Lyttle’s lawyers repeatedly asked for information about other suspects and were told it did not exist but that was incorrect, Stevenson said in the High Court at Wellington yesterday.
Lyttle, 55, a builder from Halcombe in Manawatu¯ , was sentenced in December to serve at least 11 years of a life term for murdering Bretton (Brett) Hall in May 2011.
Hall disappeared from his remote property near Whanganui River and his body has not been found.
For years, Lyttle was a suspect in his friend’s disappearance but police felt they didn’t have enough evidence to charge him.

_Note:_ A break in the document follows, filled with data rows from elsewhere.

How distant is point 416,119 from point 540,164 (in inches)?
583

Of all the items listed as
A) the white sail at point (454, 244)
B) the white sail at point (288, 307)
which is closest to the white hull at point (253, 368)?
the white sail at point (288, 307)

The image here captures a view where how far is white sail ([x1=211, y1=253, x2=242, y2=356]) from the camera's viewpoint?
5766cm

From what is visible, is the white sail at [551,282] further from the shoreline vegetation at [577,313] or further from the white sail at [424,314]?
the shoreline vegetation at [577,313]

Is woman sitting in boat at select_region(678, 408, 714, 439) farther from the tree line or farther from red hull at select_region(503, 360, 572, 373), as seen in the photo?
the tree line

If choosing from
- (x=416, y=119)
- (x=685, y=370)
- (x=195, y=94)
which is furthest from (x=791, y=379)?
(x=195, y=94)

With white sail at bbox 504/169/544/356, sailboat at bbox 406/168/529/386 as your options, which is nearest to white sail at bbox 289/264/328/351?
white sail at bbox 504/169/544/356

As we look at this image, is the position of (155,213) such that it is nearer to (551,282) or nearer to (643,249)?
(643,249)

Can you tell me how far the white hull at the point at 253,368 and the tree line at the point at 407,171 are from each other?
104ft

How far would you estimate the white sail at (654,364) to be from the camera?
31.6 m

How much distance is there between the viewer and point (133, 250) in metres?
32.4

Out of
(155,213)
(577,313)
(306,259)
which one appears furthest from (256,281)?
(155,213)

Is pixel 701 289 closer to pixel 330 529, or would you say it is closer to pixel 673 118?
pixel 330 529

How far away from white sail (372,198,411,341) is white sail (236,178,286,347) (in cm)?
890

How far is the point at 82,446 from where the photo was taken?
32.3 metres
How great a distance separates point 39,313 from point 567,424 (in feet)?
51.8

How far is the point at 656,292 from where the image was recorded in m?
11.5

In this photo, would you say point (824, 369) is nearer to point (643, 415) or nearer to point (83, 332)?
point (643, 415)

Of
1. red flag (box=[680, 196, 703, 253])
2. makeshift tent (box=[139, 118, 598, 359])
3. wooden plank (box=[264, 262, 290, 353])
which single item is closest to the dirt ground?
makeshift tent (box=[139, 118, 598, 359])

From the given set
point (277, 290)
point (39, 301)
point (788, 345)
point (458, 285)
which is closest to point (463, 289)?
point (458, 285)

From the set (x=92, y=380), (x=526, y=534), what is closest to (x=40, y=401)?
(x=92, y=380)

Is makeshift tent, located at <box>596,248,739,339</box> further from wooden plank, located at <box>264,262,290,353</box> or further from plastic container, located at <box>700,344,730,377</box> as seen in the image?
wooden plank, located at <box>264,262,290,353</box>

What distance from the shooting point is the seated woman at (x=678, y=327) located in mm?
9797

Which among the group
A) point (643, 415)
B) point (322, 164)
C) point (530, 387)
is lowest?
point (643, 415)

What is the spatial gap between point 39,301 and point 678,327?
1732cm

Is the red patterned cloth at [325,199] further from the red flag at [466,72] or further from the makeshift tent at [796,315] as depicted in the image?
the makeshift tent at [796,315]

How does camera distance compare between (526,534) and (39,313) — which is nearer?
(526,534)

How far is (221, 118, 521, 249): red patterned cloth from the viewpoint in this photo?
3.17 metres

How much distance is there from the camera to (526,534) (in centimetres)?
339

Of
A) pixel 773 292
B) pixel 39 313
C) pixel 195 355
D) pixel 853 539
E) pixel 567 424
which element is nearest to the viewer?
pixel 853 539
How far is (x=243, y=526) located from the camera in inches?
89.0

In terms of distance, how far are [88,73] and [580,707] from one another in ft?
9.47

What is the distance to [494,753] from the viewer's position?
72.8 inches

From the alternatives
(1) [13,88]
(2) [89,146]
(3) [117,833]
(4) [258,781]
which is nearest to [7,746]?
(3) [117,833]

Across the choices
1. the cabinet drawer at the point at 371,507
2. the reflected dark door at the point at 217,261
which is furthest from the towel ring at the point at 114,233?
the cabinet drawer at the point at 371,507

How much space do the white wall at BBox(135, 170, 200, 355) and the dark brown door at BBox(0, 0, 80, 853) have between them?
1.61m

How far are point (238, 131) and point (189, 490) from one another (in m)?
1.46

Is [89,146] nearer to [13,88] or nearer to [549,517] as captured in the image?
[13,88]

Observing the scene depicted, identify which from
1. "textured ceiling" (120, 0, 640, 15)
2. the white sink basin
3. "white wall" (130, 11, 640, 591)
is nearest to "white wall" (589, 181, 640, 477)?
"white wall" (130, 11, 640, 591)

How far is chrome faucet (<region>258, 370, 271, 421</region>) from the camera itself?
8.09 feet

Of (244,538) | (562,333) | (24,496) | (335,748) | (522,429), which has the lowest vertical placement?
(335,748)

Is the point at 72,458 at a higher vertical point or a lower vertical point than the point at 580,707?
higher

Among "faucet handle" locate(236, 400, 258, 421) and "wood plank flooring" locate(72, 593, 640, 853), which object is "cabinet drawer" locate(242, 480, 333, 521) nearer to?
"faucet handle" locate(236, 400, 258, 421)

An elaborate undercover operation was launched in 2014, pretending to recruit Lyttle to an underworld group, during which he was asked to divulge anything that might attract police attention.
At his trial, Lyttle’s lawyers said his confession during the undercover operation was false.
Stevenson said Lyttle maintained his innocence and was appealing against his conviction. The grounds of the appeal would include the effect police non-disclosure of information had on the trial process.
The Crown agreed obligations to disclose information were not met, but maintained that Lyttle nevertheless had a fair trial.
Since the original investigation in 2011 through to trial in 2019, three Crown prosecutors had been involved, police personnel and practices had changed, and disclosure rules that were new in 2011 came to be seen more broadly.
No costs should be awarded in the unique circumstances of the case, said Rebecca Thomson, acting for Crown Law. She said the information about other suspects turned out to be gossip blown out of proportion and without any concrete foundation.
Justice Jill Mallon reserved her decision.